Wisconsin Rep. James Sensenbrenner, a Republican, has emerged as the most outspoken and somewhat lonely advocate within his party of quickly restoring the "pre-clearance" portion of the voting rights act, even while his fellow Republicans remain largely silent.
"I am committed to restoring the Voting Rights Act as an effective tool to prevent racial discrimination, more subtle discrimination now than overt discrimination," Sensenbrenner said at a Republican National Committee Luncheon Monday to mark the 50th Anniversary of the March on Washington, a comment that earned him a standing ovation from the mostly African-American crowd (which was at least partial Democratic).
"The first thing we have to do is take out the monkey wrench that the Supreme Court threw at it."
Yet the court's ruling this spring has only emboldened states to move forward with changes to their laws that advocates believe are discriminatory and make it more difficult for minorities, young people and the poor to vote.
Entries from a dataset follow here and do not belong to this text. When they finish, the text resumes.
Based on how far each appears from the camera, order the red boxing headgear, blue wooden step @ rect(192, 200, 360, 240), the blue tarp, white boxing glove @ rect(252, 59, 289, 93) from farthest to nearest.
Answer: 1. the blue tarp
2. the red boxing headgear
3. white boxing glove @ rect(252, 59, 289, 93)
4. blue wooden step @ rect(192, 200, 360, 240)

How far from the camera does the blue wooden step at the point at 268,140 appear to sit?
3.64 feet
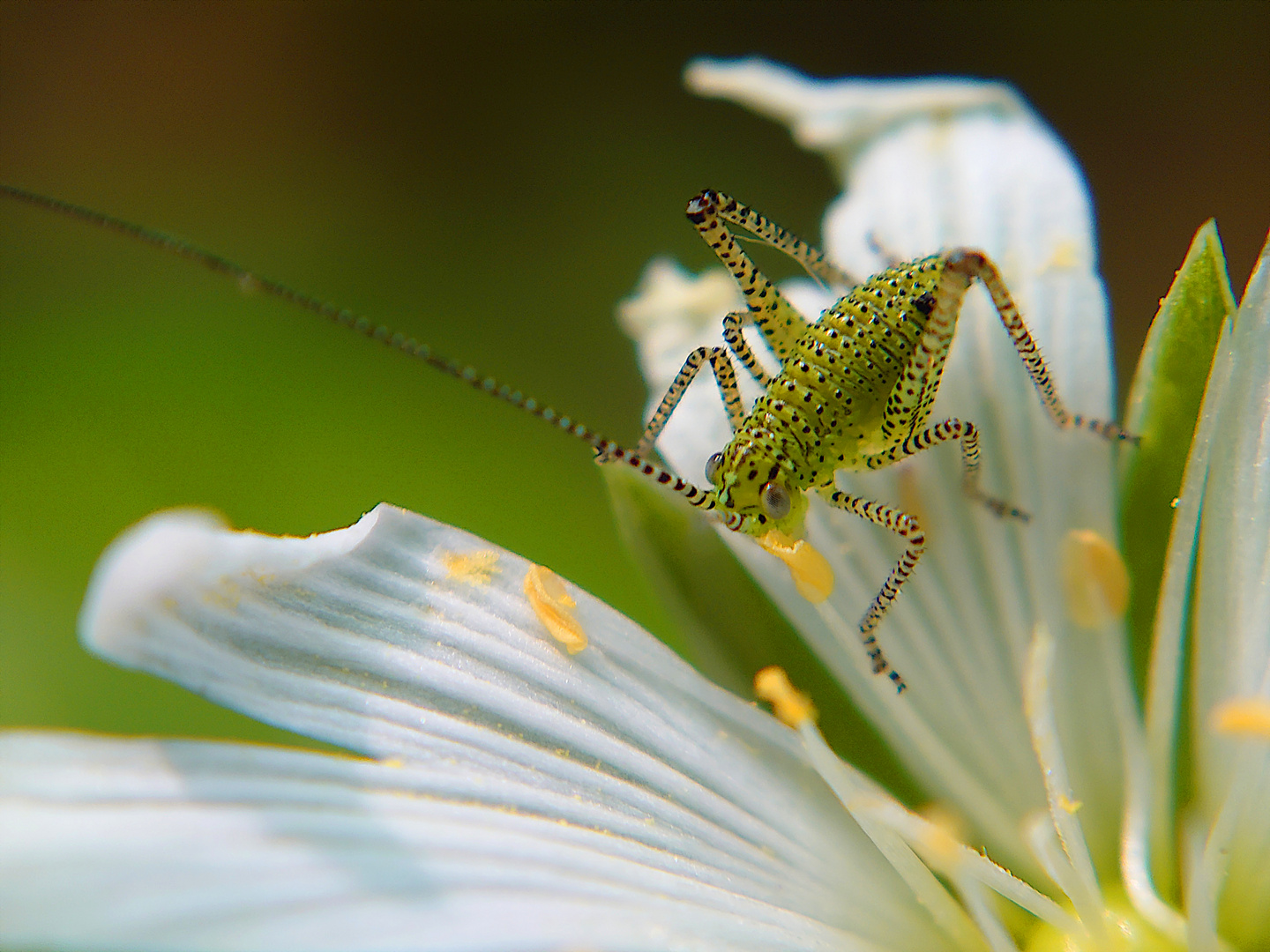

It didn't take long (only hours) for Texas to pledge that with the pre-clearance portion of the voting rights act struck down, it would move forward with voting law changes, which had previously been blocked by the Justice Department.
The Justice Department has since sued Texas to stop the voter ID law.
Making the challenge even greater, by striking down the "pre-clearance" portion of the Voting Rights Act, advocates are being forced to challenge laws in the expensive and time-consuming way: by suing in court.
"My biggest concern is that we have enough resources to be able to do it," Culliton-González of the Advancement Project said. "The Supreme Court took away really our most important tool in combating discriminatory practices.
"When you think about the resources on the other side," she added," they have good funding."